Была еще родина отца, огромная Канада, о которой тот всякий раз с воодушевлением рассказывал, стоило ему вспомнить детство. Величественная река Святого Лаврентия, ее обширная пойма, куда заплывали киты, выбрасывающие вверх при дыхании целые гейзеры сверкающей воды, дремучие леса, где он два-три раза побывал, сопровождая индейца Коноку - отважного краснокожего вождя. В день расставания индеец подарил Гийому волчий коготь, и отец носил его на шее на золотой цепочке.

Адам, конечно, всем сердцем любил свой край и свой дом, но не раз в мечтах уносился в далекие страны, они давали пищу его воображению. Но между ним и этими странами существовало препятствие пострашнее английского флота - необъятный океан, которого он безумно боялся.

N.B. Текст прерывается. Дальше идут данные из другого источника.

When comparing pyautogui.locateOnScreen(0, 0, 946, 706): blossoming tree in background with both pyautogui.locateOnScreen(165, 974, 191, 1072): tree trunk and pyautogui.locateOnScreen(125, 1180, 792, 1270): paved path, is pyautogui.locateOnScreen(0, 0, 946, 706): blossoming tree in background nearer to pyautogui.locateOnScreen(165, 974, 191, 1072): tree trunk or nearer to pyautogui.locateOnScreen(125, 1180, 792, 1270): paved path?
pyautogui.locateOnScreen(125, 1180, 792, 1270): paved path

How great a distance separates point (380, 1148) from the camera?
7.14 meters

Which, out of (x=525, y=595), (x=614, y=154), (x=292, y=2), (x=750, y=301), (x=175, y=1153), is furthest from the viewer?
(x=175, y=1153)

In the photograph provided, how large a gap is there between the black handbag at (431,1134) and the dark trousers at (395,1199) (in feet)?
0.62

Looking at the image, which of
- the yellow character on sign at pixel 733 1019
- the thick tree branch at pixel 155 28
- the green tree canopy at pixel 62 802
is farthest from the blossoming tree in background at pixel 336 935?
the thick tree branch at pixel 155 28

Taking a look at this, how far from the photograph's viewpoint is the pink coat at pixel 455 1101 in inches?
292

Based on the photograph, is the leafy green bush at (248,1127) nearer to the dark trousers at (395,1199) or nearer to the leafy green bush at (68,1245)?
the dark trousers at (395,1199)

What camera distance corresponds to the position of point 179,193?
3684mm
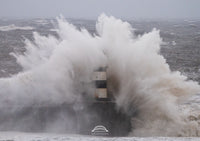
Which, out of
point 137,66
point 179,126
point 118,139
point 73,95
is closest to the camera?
point 118,139

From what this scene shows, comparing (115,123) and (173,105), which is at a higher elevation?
(173,105)

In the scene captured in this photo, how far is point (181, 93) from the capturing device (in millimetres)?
7738

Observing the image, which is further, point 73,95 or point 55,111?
point 73,95

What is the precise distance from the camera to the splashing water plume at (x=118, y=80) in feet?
22.0

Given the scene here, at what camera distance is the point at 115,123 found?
20.6ft

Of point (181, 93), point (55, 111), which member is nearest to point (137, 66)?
point (181, 93)

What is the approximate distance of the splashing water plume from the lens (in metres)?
6.71

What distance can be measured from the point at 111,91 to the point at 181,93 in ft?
6.89

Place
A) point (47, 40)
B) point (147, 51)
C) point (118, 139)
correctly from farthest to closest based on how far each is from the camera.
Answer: point (47, 40) < point (147, 51) < point (118, 139)

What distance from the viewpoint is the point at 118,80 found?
24.7 ft

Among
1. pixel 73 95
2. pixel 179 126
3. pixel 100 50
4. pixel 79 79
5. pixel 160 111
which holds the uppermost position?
pixel 100 50

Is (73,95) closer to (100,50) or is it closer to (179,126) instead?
(100,50)

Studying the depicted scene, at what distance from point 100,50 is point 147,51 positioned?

При этом он не чувствовал отвращения к морским берегам, пляжам, скалам и их обитателям, прекрасным птицам и морским водорослям. Из окон своего дома он мог долго любоваться величественным морским пейзажем - бескрайним и переменчивым, отливающим то перламутром, то лазурью и золотом, то расцвеченным всеми красками радуги. В плохую погоду, когда налетали бури и ураганы, океан напоминал разбушевавшуюся преисподнюю. У ребенка были глаза, чтобы смотреть и восторгаться, но зрение тотчас изменяло ему, стоило только ступить ногой в этот фантастический и зыбкий мир или очутиться на палубе корабля. Адам испытывал не просто морскую болезнь, но настоящую панику, с тех пор как свалился в воду с рыбачьего баркаса. После того несчастного случая мальчика преследовали кошмары, он бился в конвульсиях, и отец в конце концов отказался от попыток научить его плавать. При одном упоминании об этом ребенок начинал в ужасе кричать.

- Его не назовешь даже мокрой курицей, - вздыхала Элизабет, которая плавала, как морской котик. - Он чувствует, что тонет, как только вода доходит ему до колен.